たのしいうつ病

円山まどか

まえがき

初診

「あなたの本質は『怒り』です。」

 一年ほど前、駆けこんだ心療内科で頂戴した診断だ。

 ちょっとかっこよすぎではないか、とも思う。これではまるでロックバンドだ。

「自己評価が低いね。」

「気分転換ができない性格だね。」

「このクソみたいな町にどかんといわせようぜ。」

 記憶が間違っているかもしれないが、ともかくそんなことをいわれて診療所をあとにしたまるやまである。
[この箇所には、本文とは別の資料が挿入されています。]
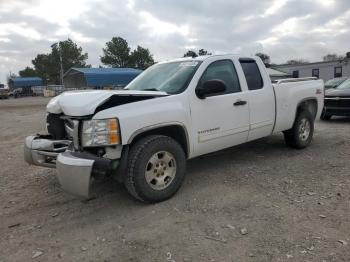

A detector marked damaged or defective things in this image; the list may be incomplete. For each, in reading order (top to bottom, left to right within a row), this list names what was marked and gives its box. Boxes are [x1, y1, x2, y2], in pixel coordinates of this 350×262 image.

 自分の中のに〝うつ〟と名前がついて今年で九年になる。

 九年。九年かあ。令和はアニバーサリーだな。記念アルバムでもつくるか? 趣味の写真(遺影用の自撮り)の。何をしていたのだろう、この九年間。いまいち記憶が定かではない。

 当時の日記をひらいてみると、

「吐きそうだぜチクショー。」などとある。なんだ、なんだ。

「俺を犯そうとする男のためにケツの穴を洗ってる気分だぜ。」

 このままだと意味がわからんので意訳すると、

「明日のバイト嫌だなあ。」という意味である。例え、最低。さすが怒りの男、ノートの上でまでロッキンであらんでも。
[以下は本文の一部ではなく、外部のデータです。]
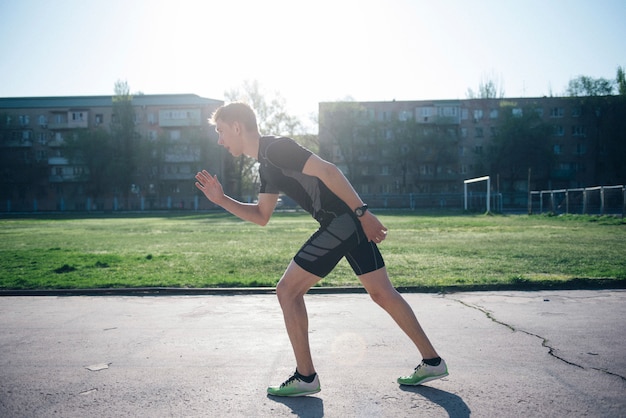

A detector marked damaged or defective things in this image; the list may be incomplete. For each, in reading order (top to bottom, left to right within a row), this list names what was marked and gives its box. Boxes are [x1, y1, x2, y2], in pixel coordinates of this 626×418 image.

crack in asphalt [448, 298, 624, 382]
 ただ、そう。円山は真面目でがんばり屋じゃないですか。ですか、っていうのもあれだが、そういうことになっているじゃないですか。うつは。真面目にがんばってうつに向きあえば向きあうほどに、右記のごときなんだかおかしなことになってゆくのがこの病だ。日々〝焦燥感のある怠惰〟という矛盾するようなしないような心持ちを抱え、なんだかとりあえずオナニーをして誤魔化してしまう。そんな九年間だったのである。

 そもそも。

〝病気がつらい→死ぬ〟と判断するのがこの病だ。医学的には、うつ病の患者にをさせてはいけない、といわれる。うつの治療には医師の管理が不可欠である。

 つまり、間違うのだ。

 例えば先日、知り合いから電話があって、

「ともだちやねんけどな、うつで、会社辞めはって。」

 大変だね。それで?

「辞めて羊飼いやってたらしいんやけどな。」

「ちょっと待って。」

「羊飼いってえらいブラックらしいねん。」

 ……そうなんだ。

「どうしてあげたらいいと思う?」

〝苦しい→死ぬ〟も〝会社がつらい→牧童になる〟も、本人にはたしかな理屈があってしていることなのである。だから、同病の円山にもなにかをいう資格はないし、羊飼いの彼の〝風が吹く→桶屋が儲かる〟的複雑な感情を理解するには至らない。うつとはオーダーメイドの病なのだ。〝→〟を展開してみれば本人の行なうほとんどが、はたから見れば間違っている。

「会社が大変で死にたいんです。」

「会社が大変だとなぜ死にたいのか、私にはわかりません。説明してください。」

 そんなやりとりが、今日もどこかで行なわれているのである。

 円山はいまだにうつの渦中にある人間だ。したがってここには〝うつヌケするヒント〟もなければ〝ちょっと楽になれる話〟もない。ただたんに自分をからかってひと笑いあればラッキー、くらいのものである。

「俺の本質は『怒り』らしいぜ。」

 ちなみに先日、職場の後輩に意気揚々と自慢したところ

「ロックバンドみたいじゃないですか!」

 といわれて満足な円山だ。

「だろ?」

「私なら私の本質は私で決めますけどね。」

 機械を整備しながらこともなげにいうのである。

 ……かっこいいじゃん!

 二十二の女子にロックで負けた。

 だいじょうぶ。ある。負けることも。

 つーか、勝ち負けの話でもないし。

『たのしいうつ病』、はじまりです。